In the wake of the decision not to take action against the politicians, including deputy First Minister Michelle O’Neill, all the main unionist parties have demanded the resignation of PSNI chief constable Simon Byrne, claiming he has lost the confidence of their community.
The Sandy Row disturbances, which unfolded ahead of a planned loyalist protest in the area, were met with widespread political condemnation on Friday night.
However, the main non unionist parties also accused unionist leaders of creating the febrile atmosphere and stoking up tensions.
Alliance Justice Minister Naomi Long said: “This is in no-one’s best interests – not the officers dealing with it and not the mostly young people risking their futures by engaging in it.
“It’s incumbent on leaders to behave responsibly and dial down the inflammatory rhetoric over recent days. Words have consequences.”
SDLP South Belfast MP Claire Hanna tweeted: “Sad to see disorder in Sandy Row. Usual suspects with no vision whip up tension for electoral gain, which they never use to improve life for those they pretend to represent. History repeats, people lose hope, kids get criminal records, communities pull apart. There’s a better way.”
DUP MLA for the area Christopher Stalford said: “Given the actions of the Deputy First Minister some folks may believe that they can break the rules.
“That is not the case – two wrongs don’t make a right.
“The vast majority of people involved in this incident were under the age of 18.
“I do not want to see young people, acting out of frustration at recent developments landing themselves in trouble with the law and ending up with criminal records.
“Everyone must be equal under the law and equally subject to it, from the highest office holder in the land to every other citizen.”
Sinn Fein MP for West Belfast Paul Maskey said: “The DUP and political unionism are failing unionist working class communities through their dangerous and irresponsible rhetoric which is continuing to lead to heightened tensions.
“This is a time for calm heads and responsible leadership.
“I appeal to the DUP and political unionism to show leadership, to end their dangerous rhetoric and to ensure there is an urgent de-escalation of tensions.”

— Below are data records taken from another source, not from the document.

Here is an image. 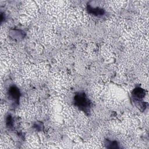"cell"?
Wrapping results in <instances>:
<instances>
[{
  "mask_svg": "<svg viewBox=\"0 0 149 149\" xmlns=\"http://www.w3.org/2000/svg\"><path fill=\"white\" fill-rule=\"evenodd\" d=\"M74 101L76 105L83 110H85L88 107V100L83 94L76 95L74 98Z\"/></svg>",
  "mask_w": 149,
  "mask_h": 149,
  "instance_id": "obj_1",
  "label": "cell"
},
{
  "mask_svg": "<svg viewBox=\"0 0 149 149\" xmlns=\"http://www.w3.org/2000/svg\"><path fill=\"white\" fill-rule=\"evenodd\" d=\"M9 95L13 99L18 100L19 97V91L16 87H11L9 89Z\"/></svg>",
  "mask_w": 149,
  "mask_h": 149,
  "instance_id": "obj_2",
  "label": "cell"
}]
</instances>
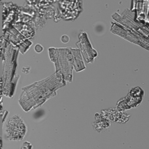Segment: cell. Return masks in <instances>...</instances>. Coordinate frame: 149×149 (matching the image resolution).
I'll return each mask as SVG.
<instances>
[{
  "label": "cell",
  "instance_id": "6da1fadb",
  "mask_svg": "<svg viewBox=\"0 0 149 149\" xmlns=\"http://www.w3.org/2000/svg\"><path fill=\"white\" fill-rule=\"evenodd\" d=\"M26 129L24 124L18 117H14L7 125V135L10 140H20L24 136Z\"/></svg>",
  "mask_w": 149,
  "mask_h": 149
}]
</instances>
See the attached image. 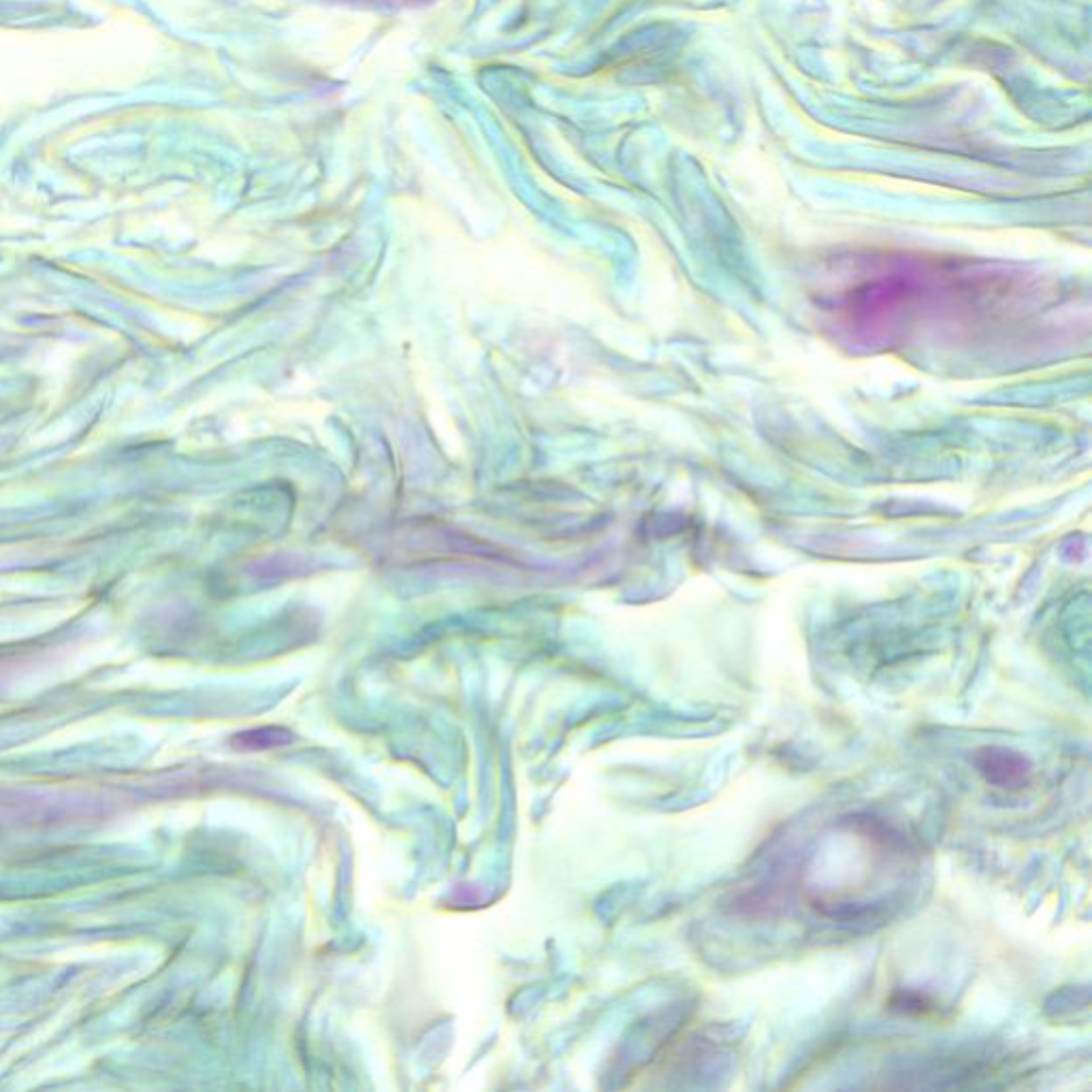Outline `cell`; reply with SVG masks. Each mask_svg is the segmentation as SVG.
Listing matches in <instances>:
<instances>
[{
    "label": "cell",
    "instance_id": "7a4b0ae2",
    "mask_svg": "<svg viewBox=\"0 0 1092 1092\" xmlns=\"http://www.w3.org/2000/svg\"><path fill=\"white\" fill-rule=\"evenodd\" d=\"M894 1007H900L905 1013H926L930 1009V998L924 994L905 992L894 998Z\"/></svg>",
    "mask_w": 1092,
    "mask_h": 1092
},
{
    "label": "cell",
    "instance_id": "6da1fadb",
    "mask_svg": "<svg viewBox=\"0 0 1092 1092\" xmlns=\"http://www.w3.org/2000/svg\"><path fill=\"white\" fill-rule=\"evenodd\" d=\"M975 764L988 783L1001 789H1020L1032 773L1031 762L1024 755L1003 747L982 749L975 755Z\"/></svg>",
    "mask_w": 1092,
    "mask_h": 1092
}]
</instances>
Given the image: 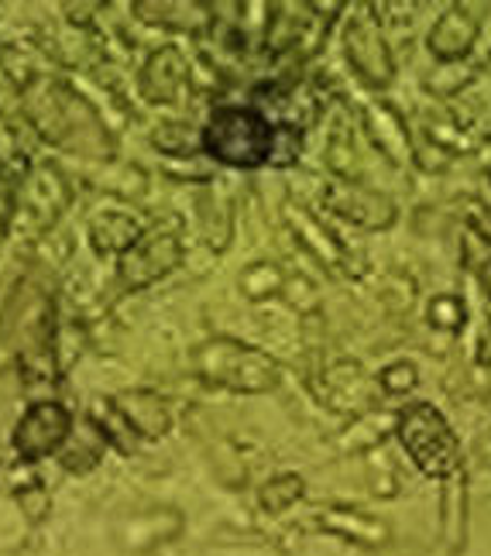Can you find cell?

In response to the incident, Ulster Unionist MLA Doug Beattie tweeted: “Stop please……. this is not going to help anyone or change anything. It damages and endangers your own community, it undermines any grievance you might have and it will achieve nothing.”
The Police Federation, which represents rank and file officers, tweeted: “Once again the outworkings of political flux in Northern Ireland results in our @PoliceServiceNI colleagues being attacked.
“No excuse for violence and condemnation across the political spectrum would be welcome.”